南米原産の樹木であるキラヤの樹皮には、サポニン(トリテルペノイド系サポニン)が豊富に含まれています。
サポニンには、界面活性作用や泡立ちをよくする性質があります。
この性質を利用して、以下のような用途で使われています。
- 化粧品原料として洗浄や起泡を助ける
- シャンプーや石鹸などの界面活性剤
- 体臭対策サプリメントなどの植物由来成分
- 飲料の泡立ちを良くする起泡剤
- 乳化剤
他には安定化の為や、殺菌剤,殺線虫,医薬品など
チリ周辺の先住民は、大昔からキラヤの樹皮を水に浸した液を「石鹸」のように使い、髪や衣類を洗っていたそうだよ🐣
食品や飲料には、炭酸飲料やビールなどの起泡剤や、乳化剤として使われています。
食品添加物のキラヤ抽出物の定義は、キラヤの樹皮から得られるサポニンを主成分とするものです。水やエタノールで抽出します。
安全性試験の概要は
キラヤサポニンの経口摂取が、マウスの免疫機能を活性化(マクロファージの走化性や貧食活性の向上)し、感染症への抵抗力を高める可能性が示唆されています。ヒトでの試験でも少量摂取で免疫活性化が確認され、肝機能や炎症マーカーへの影響も見られませんでした。

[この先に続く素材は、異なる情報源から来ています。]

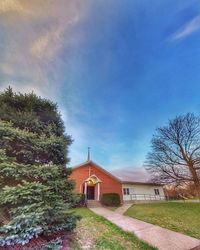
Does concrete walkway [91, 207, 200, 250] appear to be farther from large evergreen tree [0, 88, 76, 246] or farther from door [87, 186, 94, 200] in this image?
door [87, 186, 94, 200]

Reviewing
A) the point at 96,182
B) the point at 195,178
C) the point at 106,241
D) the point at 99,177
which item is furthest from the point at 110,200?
the point at 106,241

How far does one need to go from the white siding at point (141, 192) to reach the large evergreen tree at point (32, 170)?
71.5 feet

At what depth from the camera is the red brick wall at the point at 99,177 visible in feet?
67.4

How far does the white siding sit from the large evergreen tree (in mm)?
21797

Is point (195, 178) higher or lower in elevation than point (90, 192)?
higher

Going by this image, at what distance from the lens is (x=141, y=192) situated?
26.8m

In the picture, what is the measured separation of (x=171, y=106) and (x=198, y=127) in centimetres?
548

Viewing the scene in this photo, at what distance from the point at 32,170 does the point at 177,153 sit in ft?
48.8

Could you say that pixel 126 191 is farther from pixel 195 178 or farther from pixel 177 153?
pixel 195 178

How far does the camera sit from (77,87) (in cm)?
975

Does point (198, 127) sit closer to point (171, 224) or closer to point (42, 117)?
point (171, 224)

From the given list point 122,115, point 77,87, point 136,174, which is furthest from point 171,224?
point 136,174

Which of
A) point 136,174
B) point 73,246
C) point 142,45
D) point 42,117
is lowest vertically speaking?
point 73,246

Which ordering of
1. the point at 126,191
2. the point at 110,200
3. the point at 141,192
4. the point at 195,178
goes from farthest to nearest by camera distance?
the point at 141,192 → the point at 126,191 → the point at 110,200 → the point at 195,178
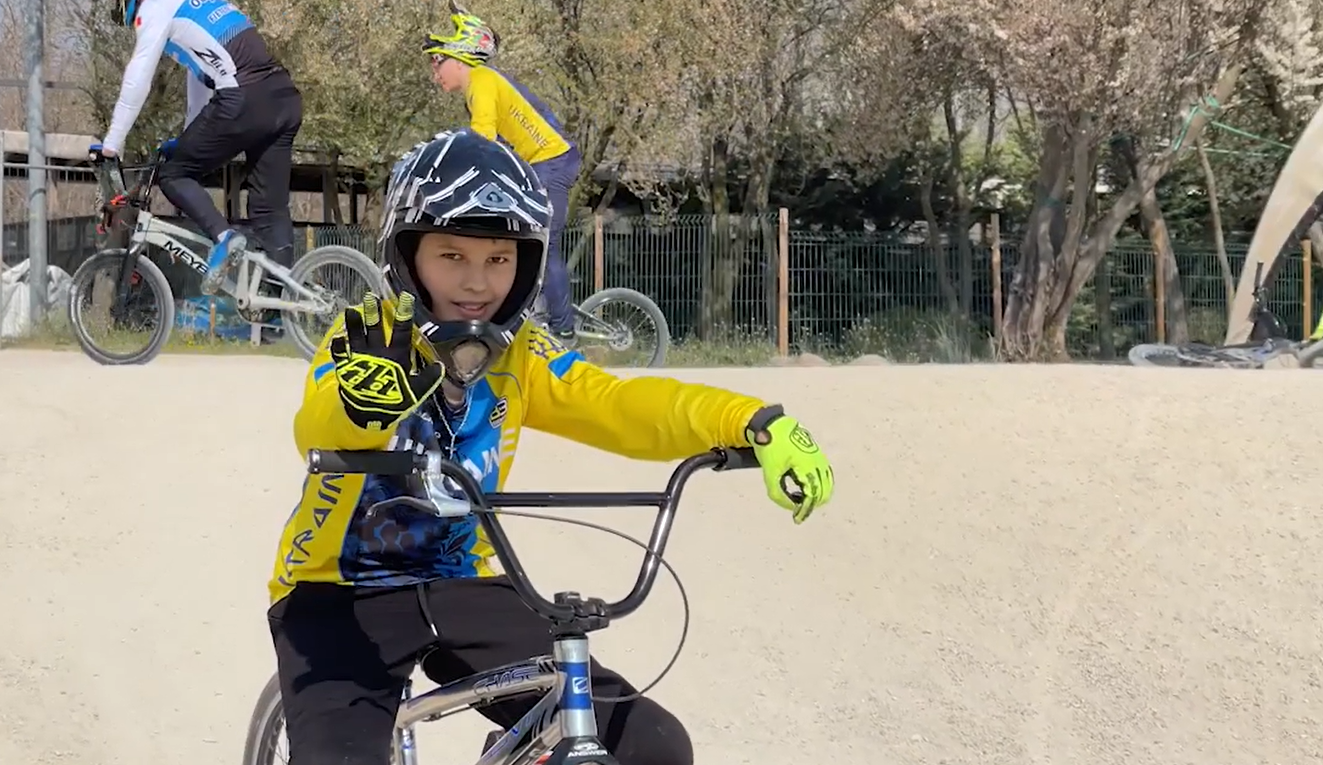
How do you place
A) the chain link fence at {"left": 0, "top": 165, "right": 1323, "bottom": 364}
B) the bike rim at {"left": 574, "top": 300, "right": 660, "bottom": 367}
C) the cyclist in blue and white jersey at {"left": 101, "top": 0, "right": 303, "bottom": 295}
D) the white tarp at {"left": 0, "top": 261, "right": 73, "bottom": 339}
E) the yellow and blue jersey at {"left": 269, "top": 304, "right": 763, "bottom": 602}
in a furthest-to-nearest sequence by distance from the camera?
the chain link fence at {"left": 0, "top": 165, "right": 1323, "bottom": 364}, the white tarp at {"left": 0, "top": 261, "right": 73, "bottom": 339}, the bike rim at {"left": 574, "top": 300, "right": 660, "bottom": 367}, the cyclist in blue and white jersey at {"left": 101, "top": 0, "right": 303, "bottom": 295}, the yellow and blue jersey at {"left": 269, "top": 304, "right": 763, "bottom": 602}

高濃度では細胞毒性が報告されています。超高濃度では胃腸刺激,下痢,溶血などのリスクがあるとされています。
日本では既存添加物なのもあり、安全性試験が薄いように感じますが、添加物に厳しいヨーロッパや多くの国で、食品添加物としての古くからの使用歴があります。
未精製抽出物と半精製抽出物(不純物,不快臭,苦味などを減らしたもの)がありますが、どちらも問題ないでしょう。
判定 😀 😐より
キラヤサポニン,サポニン,乳化剤とも表記されます。